Evar shook his head. “Or the fact you’ve had your hands all over her and still own the same number of fingers?”
“I’m saving her life!” Arpix protested. “If the wound’s not cleaned, she’ll die!”
“And you’re the only one who can clean a wound, are you?” Evar showed his teeth in amusement.
“Oh,” Arpix said.
“Oh, indeed.”
Arpix felt his face colouring. All of him was suddenly too hot despite the reaching shadows and the wind’s chill.
“And you?” Evar asked. “What do you think of my sister?”
“W-well...” Arpix stuttered, his throat dry. This was territory he’d never trodden. Rarely even thought about. “I mean... she’s magnificent, of course. But...” He couldn’t really think of a “but.” He waved his hands about a bit, hoping some explanation might drop into them. Perhaps Wentworth would appear out of nowhere again and drag him off, saving him from his current mortification.
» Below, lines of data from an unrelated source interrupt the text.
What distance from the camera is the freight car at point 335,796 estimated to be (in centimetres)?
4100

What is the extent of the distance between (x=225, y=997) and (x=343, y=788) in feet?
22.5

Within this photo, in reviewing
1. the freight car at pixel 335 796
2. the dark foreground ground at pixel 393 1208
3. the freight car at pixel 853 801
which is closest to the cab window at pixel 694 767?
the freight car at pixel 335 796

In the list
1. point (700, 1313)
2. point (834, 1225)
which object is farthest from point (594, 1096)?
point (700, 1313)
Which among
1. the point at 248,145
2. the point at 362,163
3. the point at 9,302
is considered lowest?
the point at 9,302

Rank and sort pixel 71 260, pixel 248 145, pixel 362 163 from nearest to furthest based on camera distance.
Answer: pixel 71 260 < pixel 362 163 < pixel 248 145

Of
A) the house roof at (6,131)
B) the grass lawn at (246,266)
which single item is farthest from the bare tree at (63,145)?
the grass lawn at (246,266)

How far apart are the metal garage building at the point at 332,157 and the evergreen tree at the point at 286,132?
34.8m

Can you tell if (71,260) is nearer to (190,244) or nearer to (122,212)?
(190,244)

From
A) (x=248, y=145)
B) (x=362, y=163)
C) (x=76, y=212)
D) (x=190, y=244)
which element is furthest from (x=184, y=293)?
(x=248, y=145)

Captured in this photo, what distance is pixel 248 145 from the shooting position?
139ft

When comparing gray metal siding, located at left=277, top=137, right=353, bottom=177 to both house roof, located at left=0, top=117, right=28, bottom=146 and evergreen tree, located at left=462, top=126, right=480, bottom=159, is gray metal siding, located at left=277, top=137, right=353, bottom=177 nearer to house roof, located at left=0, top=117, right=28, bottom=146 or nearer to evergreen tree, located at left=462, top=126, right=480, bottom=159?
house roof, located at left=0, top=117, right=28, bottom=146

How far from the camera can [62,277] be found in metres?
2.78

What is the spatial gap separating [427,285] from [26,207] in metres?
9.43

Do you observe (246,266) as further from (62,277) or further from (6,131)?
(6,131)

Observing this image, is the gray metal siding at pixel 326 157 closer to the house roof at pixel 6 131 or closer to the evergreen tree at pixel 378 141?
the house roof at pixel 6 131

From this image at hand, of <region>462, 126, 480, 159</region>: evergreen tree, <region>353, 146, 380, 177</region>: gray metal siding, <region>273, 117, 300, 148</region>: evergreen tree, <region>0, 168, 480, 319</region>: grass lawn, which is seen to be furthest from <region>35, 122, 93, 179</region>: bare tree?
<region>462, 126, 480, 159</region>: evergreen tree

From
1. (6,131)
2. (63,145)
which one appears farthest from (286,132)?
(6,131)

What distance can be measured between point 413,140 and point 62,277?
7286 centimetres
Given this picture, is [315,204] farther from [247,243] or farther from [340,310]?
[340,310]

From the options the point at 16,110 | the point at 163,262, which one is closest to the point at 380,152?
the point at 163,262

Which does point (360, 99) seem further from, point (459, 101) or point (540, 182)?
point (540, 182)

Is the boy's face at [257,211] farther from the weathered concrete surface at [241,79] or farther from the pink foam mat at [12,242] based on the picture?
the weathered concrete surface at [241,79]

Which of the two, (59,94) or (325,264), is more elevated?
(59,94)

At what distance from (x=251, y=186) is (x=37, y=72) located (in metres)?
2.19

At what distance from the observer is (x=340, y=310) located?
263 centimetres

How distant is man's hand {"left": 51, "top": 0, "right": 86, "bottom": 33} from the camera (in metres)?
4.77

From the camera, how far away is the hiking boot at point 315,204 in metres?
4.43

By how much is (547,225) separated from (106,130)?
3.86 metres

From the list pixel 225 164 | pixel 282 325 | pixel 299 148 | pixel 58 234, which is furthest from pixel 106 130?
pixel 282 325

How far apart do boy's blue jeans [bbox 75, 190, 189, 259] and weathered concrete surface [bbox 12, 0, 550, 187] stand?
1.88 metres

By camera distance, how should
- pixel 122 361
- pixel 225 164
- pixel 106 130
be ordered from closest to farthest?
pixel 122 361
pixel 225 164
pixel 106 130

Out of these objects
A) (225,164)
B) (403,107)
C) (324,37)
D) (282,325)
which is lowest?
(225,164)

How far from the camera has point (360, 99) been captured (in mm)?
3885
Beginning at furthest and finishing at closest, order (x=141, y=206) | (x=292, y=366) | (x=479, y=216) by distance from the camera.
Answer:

“Just be careful.” Evar turned and walked off. “And don’t hurt her, because Livira will be cross with me if I have to beat you.”
—
The sun had slipped low to the horizon by the time that everyone was gathered in the hollow before the mine opening. The shadow of the forgotten queen stretched across them, and the sky became a bruise.
Evar finally returned from his scouting to report that the skeer had retreated to three camps that were evenly spaced around the plateau.
“Perhaps they think the cratalacs have us trapped underground,” Meelan said.
“They’ll want to see them leave before they’ll believe we’re dead,” Jella speculated.